--- Extract to read ---
How Should the Risks of Natural Disasters Be Distributed?

The increase in home insurance costs in areas where risks of natural disasters are high is affecting housing affordability for low-income groups. Should low-risk areas cross-subsidize high-risk areas to help with this problem?:

Soaring Insurance Costs Make Housing Less Affordable, by Ana Cruz-Taura, Atlanta Fed: Across the country low interest rates have masked the effect of rising taxes and insurance costs on monthly housing payments. But as the real estate market cools down, interest rates continue to rise, and catastrophic losses reveal the exposure of vulnerable geographies, attention is shifting to the volatility of insurance underwriting and pricing.

Affordable insurance is critical Many remedies have been proposed to address insurance concerns. The disproportionate impact of Hurricane Katrina on the poor and the uninsured has prompted community groups in hurricane and flood zones to increase outreach and education regarding the availability and benefit of both hazard and flood insurance. ...

Access to affordable insurance will ultimately determine the success of community-based outreach to protect homeowner assets. Those already insured will have to keep up with the mounting expense of insurance and rising deductibles... For the uninsured, establishing coverage can be difficult without prior insurance history. Personal credit scores are now used across the industry to approve and price insurance, and this practice may adversely affect low-income homeowners.
--- Supplied entries ---
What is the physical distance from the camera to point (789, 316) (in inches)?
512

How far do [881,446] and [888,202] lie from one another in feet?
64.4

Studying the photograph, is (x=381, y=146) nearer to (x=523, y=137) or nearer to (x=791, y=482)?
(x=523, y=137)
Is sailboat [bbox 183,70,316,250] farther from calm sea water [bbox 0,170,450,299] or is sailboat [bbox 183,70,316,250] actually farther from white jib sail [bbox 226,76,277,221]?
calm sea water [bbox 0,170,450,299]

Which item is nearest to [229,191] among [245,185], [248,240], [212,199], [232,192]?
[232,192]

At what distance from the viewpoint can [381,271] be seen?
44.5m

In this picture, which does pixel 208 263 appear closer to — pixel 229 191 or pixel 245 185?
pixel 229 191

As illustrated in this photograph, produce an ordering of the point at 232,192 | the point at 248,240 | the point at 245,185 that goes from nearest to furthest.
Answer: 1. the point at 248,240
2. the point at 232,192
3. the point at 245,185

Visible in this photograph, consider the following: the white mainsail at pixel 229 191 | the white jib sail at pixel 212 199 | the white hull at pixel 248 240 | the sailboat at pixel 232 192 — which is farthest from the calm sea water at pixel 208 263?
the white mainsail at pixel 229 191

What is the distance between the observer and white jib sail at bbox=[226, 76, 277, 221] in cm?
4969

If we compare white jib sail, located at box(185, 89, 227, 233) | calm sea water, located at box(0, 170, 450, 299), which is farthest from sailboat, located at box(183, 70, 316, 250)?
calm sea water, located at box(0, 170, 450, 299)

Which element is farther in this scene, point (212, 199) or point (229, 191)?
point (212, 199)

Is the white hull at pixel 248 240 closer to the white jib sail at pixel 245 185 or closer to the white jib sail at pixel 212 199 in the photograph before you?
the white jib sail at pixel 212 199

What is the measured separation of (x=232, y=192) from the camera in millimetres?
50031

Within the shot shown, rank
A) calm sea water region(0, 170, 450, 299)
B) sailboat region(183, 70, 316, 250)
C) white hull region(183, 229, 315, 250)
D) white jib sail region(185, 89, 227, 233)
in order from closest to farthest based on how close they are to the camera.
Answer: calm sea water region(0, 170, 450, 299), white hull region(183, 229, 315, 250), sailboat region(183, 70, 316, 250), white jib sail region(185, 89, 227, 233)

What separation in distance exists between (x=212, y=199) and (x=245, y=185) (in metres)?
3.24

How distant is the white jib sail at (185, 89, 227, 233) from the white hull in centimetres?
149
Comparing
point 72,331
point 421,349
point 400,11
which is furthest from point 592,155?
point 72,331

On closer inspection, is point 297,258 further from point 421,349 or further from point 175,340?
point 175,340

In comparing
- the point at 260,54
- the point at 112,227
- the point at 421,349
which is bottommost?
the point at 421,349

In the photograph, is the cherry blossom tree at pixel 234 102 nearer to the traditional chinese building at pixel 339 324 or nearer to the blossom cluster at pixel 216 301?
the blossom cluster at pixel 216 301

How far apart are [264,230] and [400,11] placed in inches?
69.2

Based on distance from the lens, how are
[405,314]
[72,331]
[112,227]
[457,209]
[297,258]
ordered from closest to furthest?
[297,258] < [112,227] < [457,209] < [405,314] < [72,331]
---
## [Problems]
1) Answer these about the text on insurance costs and natural disaster risk:
(a) What have low interest rates masked across the country?
(b) What did the disproportionate impact of Hurricane Katrina on the poor and the uninsured lead community groups to do?
(c) What is now used across the industry to approve and price insurance?
2) Write the next part of the text on insurance costs and natural disaster risk, picking up right after its final sentence.

## [The results]
1)
(a) The effect of rising taxes and insurance costs on monthly housing payments.
(b) Community groups in hurricane and flood zones increased outreach and education about the availability and benefit of both hazard and flood insurance.
(c) Personal credit scores.

2)
Insurance tab drives housing costs upward In higher-risk markets such as California, Texas, Florida and New York, coverage has become more restrictive and deductibles have risen. In some areas the number of companies underwriting insurance is dwindling. In Florida, for example, some insurance companies have been allowed to leave the state and others have become insolvent, so there are fewer providers. Lack of competition combined with the increased market risk is fueling double-digit increases in premiums there.

Housing advocates, who have been battling soaring home prices with elaborate layers of financing to make ownership affordable for low- and moderate-income families, are now confronted with the severe impact of insurance premiums on the monthly mortgage payment. While a few thousand dollars difference in the price of a home can determine whether a family will qualify for the mortgage, a few hundred dollars’ in insurance cost can have the same effect. Moreover, while a fixed-rate mortgage will maintain the same principal and interest payment over the life of the loan, insurance premiums change annually and therefore can unexpectedly jeopardize the family’s ability to stay in their home...

To further complicate the issue, government has been attempting to work with the insurance industry in high-risk and high-cost markets to keep homeowner insurance accessible and affordable. These measures have traditionally focused on state-based negotiations with insurance providers, but support is growing for a federal response similar to the 1968 National Flood Insurance Program...

Insurers seek new solutions Another proposal would create a federal insurance fund to help companies pay claims resulting from catastrophic events that meet certain damage or market thresholds. However, a federal pool of funds would distribute insurance cost nationally, as does the market-based risk mitigation strategy for traditional insurance models.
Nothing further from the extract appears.